Private schools in Mumbai may turn mentors for civic schools to raise enrolment
If all goes to plan, around 20 civic schools will take part in a pilot, along with 30 private schools, to create national leaders of education (NLEs) scheduled to begin from June, 2017 to March, 2018.mumbai Updated: Mar 14, 2017 14:20 IST
Concerned about the falling enrolment in schools run by the Brihanmumbai Municipal Corporation (BMC), the state’s education department is looking to private schools for help. The department has approached an India-UK school network to raise the education standard in civic schools through twinning programmes and resource sharing with private schools.

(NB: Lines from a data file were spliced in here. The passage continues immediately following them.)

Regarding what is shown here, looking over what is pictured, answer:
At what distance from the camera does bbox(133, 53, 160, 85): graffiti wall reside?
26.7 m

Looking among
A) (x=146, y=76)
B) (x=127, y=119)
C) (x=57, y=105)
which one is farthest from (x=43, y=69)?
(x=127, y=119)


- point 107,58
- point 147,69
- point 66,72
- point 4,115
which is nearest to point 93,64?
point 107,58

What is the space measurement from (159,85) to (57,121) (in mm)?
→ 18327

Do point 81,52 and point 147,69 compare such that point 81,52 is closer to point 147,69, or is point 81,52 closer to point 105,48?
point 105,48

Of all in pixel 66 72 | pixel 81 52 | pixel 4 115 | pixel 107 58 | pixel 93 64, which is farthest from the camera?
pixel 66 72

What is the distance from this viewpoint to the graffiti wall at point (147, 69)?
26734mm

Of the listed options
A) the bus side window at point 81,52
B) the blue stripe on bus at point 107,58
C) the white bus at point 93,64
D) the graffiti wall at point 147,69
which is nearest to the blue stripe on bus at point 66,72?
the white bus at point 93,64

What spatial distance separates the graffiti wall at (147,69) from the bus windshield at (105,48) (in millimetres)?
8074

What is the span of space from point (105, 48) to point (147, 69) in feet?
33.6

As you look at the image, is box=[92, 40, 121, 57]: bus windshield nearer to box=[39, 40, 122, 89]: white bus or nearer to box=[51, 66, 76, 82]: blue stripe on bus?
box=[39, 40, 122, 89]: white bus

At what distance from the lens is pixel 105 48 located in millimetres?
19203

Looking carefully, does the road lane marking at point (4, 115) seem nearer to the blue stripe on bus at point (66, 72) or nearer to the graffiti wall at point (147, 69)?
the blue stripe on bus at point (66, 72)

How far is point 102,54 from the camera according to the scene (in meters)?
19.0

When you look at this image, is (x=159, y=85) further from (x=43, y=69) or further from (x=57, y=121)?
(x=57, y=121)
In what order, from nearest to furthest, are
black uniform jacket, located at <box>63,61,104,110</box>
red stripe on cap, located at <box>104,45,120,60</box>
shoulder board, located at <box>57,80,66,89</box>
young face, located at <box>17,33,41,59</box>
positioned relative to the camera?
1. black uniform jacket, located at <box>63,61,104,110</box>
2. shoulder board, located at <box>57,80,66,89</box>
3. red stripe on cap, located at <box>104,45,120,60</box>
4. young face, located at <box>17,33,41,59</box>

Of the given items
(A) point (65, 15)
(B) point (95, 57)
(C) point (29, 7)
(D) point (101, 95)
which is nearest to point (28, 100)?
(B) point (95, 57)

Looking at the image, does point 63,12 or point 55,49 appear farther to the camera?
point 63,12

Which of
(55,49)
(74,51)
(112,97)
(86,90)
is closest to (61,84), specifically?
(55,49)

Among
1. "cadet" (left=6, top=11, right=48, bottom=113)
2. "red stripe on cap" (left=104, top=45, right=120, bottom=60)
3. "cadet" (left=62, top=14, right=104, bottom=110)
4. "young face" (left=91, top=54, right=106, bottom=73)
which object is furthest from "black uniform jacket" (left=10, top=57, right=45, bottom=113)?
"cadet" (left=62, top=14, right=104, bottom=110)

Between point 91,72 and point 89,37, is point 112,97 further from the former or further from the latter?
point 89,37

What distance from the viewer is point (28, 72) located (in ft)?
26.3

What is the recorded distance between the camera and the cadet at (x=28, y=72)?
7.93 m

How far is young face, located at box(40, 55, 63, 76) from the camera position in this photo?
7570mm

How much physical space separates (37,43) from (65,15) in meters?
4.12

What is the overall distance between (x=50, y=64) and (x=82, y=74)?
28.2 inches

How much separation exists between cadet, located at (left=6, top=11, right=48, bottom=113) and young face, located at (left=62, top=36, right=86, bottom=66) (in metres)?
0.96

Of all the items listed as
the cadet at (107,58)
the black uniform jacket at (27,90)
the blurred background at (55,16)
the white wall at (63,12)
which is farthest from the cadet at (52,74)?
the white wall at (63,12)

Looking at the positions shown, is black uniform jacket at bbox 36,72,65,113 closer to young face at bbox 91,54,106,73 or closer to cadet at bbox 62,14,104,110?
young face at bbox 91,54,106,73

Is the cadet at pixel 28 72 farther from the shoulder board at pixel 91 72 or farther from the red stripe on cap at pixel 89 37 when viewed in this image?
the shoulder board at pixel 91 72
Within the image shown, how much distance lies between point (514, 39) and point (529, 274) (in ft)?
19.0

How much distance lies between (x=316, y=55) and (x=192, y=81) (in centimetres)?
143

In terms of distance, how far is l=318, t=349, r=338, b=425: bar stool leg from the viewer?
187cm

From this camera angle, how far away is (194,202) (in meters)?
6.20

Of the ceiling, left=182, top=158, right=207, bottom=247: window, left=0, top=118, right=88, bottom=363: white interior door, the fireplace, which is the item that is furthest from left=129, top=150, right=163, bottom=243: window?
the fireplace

If all goes to plan, around 20 civic schools will take part in a pilot, along with 30 private schools, to create national leaders of education (NLEs) scheduled to begin from June, 2017 to March, 2018. The programme is conducted by the School Leaders Network (India) and Education Development Trust (UK) in association with the Archdiocesan Board of Education (ABE), which runs 150-odd schools in Mumbai.
Leaders from these schools will be paired with each other to improve the quality in their schools. They will be mentored by 19 private schools that have been trained under the same programme in the past and they will act as hubs to support the new school leaders. “This will create a positive relationship between our schools leaders and the government, which will go a long way in improving the perception of private schools in the government circles,” said Francis Joseph, co-founder, School Leaders Network.
A report released by Praja Foundation, a Mumbai-based NGO, in December 2016 had showed that enrolment rate in 2014-15 in BMC schools dropped by 3%, and by 13% in Marathi schools over the last five years.
According to information acquired by the NGO through RTI queries, around 3.8 lakh students studied in municipal schools in the academic year 2015-16, 3% fewer students compared to the 4 lakh who enrolled in 2014-15 in Marathi-medium schools. “We are trying to improve the overall quality of government schools in Maharashtra,” said Nand Kumar, principal secretary of the department. “We are considering this programme because it has been carried out across the globe.”
After the pilot, the department wants to extend it to other government schools and especially those with poor grades in the state accreditation programme — Shaala Siddhi. “Schools getting C or D grades will be asked to go through the leaders programme so that their quality can be raised,” said Kumar.